In the United Kingdom, the Universities' Statistical Record (USR) consists of records of undergraduate students on courses of one academic year or more; postgraduate students on courses of one academic year or more; academic and related staff holding regular salaried appointments, and finance data for all UK universities. It was compiled by UCCA, the Universities Central Council on Admissions from its formation in 1961 until its merger with PCAS (Polytechnics Central Admissions Service) to form UCAS in 1993.
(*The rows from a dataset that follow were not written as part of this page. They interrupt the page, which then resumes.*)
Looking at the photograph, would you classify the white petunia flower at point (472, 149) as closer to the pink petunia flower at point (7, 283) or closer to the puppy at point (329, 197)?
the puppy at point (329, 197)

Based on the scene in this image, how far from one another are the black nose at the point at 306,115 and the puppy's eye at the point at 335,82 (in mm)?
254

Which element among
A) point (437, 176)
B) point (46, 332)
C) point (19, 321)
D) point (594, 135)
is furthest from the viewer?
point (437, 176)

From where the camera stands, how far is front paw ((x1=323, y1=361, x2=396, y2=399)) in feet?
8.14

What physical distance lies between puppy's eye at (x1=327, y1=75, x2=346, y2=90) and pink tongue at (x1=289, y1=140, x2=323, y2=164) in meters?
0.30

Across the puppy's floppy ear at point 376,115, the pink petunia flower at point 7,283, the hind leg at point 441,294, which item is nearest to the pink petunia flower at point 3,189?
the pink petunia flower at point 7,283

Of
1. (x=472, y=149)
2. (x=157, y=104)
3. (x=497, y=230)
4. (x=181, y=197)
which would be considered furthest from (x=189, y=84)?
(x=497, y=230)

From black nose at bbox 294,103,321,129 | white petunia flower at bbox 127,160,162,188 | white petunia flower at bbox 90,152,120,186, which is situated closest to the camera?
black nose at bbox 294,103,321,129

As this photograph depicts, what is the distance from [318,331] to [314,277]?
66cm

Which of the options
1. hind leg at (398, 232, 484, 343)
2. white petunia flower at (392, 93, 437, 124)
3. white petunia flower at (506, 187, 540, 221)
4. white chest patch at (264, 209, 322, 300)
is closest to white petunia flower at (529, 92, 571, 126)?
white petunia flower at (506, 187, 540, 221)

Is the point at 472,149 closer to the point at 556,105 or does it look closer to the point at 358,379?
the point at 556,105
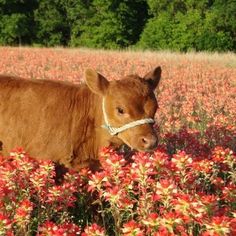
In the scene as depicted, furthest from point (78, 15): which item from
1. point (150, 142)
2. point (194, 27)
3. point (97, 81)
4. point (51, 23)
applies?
point (150, 142)

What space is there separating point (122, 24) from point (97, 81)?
61602 millimetres

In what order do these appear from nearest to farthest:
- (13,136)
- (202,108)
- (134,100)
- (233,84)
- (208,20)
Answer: (134,100)
(13,136)
(202,108)
(233,84)
(208,20)

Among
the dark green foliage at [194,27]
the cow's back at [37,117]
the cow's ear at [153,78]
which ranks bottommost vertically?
the dark green foliage at [194,27]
The Higher Education Statistics Agency (HESA) became the official agency for the collection, analysis and dissemination of quantitative information about higher education in 1993. It was set up by agreement between the relevant government departments, the higher education funding councils and the universities and colleges in 1993, following the white paper “Higher Education: a new framework”, which called for more coherence in HE statistics, and the Further and Higher Education Act 1992, which established an integrated higher education system throughout the United Kingdom.

==Main topics==
Finance: income and expenditure; university; cost centre. The Finance dataset contains details of income and expenditure for all of the UK universities. These data are contained in a series of files for each year.

Student load: undergraduate, postgraduate (taught course or research); cost centre.

==Coverage==
- Time period covered: 1964–1993
- Country: United Kingdom

==Methodology==
The finance data were collected from annual returns based on the university financial year (August to July).

Method of data collection: Annual returns from each university were collated by UCCA.